What is it like to live with a mind so hagridden?
"I love it," she says, looking proud, happy, calm and content in Washington to talk about her new fright tale, "Weep No More, My Lady" (Simon & Schuster), and also to be feted by those who served as technical advisers (Frances Humphrey Howard, for one) on the book before, her Washington novel "Stillwatch."
"Weep," a Literary Guild main selection and No. 4 on the best-seller list, is the sixth of her literary disturbers of the peace. Four were filmed for TV or the theater, and several more are in the works for TV. Her first five books (also Simon & Schuster) are now Dell paperbacks and constantly on the presses.
Her genre is sometimes called "If I had but known." A subgenre could be: "It's all my fault. If only I hadn't ..."
Elizabeth began to shiver uncontrollably at the image she could not banish from her mind: Leila's beautiful body, wrapped in the white satin pajamas, her long red hair cascading behind her, plummeting forty stories to the concrete courtyard ... If I had stayed with her, Elizabeth thought, it never would have happened ...
But don't misunderstand: Clark's heroines don't bring the disasters on themselves. That's what makes their tragedies so fearsome.
"I write about nice people whose lives are invaded," she says. "What scares you is the 'if only' -- the thought that whether you live may depend on the moment when you decide to take a bus or a train."
Malice, murder, madness and mayhem have always menaced her waking hours.
"When I was very small and went to pajama parties, I would tell stories that began, 'Someone -- or something -- is standing behind the curtain, watching ... And his eyes will fall on one of us. I wonder which one?'
"I write suspense because it's what I like to read, have always read," she says.
She has been a writer since she was 7 and her mother gave her a five-year diary with a key.
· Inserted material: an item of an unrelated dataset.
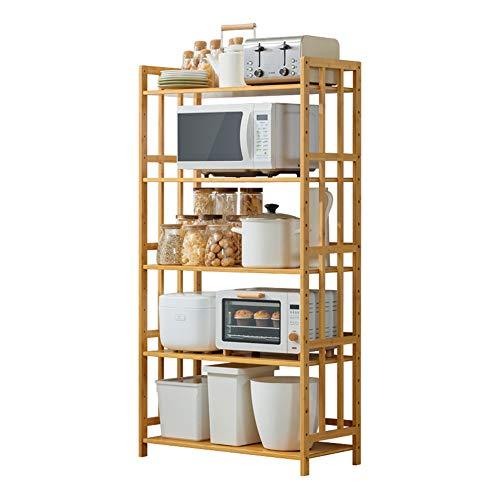 Kokof Ablageboden aus Edelstahl, Regaleinheit aus Metall, zur Aufbewahrung von Würfeln, Küchenregal, Multifunktions-Rost für Mikrowelle, 5-55 cm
"Nothing much happened today," she wrote, setting no pattern for her later work. She still keeps diaries. "They're a wonderful help to my novels -- I can read them and know what I was like at all ages." She's kept them all. "They're locked in a trunk, hidden. Even the children can't read them until I'm gone." Unlike her mad gynecologist in "The Cradle Will Fall," she does not keep her records behind a bookcase that swings out to reveal a hidey-hole.
Clark has known about writing for money as well as love since high school in the Villa Maria Academy in the Bronx. "I sold poems at a dime each for those who needed them in class and had forgotten to write their own," she says.
And by the sweat of her brow and the cold sweat on her readers', she makes a good living now -- supporting houses in New Jersey and Massachusetts as well as a New York apartment on Central Park South. She's ranked by industry insiders as one of the most financially successful American woman authors -- with more than 10 million copies in print just in this country.
Once upon a time, it wasn't so.
Her father died when she was a child, leaving her mother with a ledger of uncollectible debts from his Irish pub in the Bronx.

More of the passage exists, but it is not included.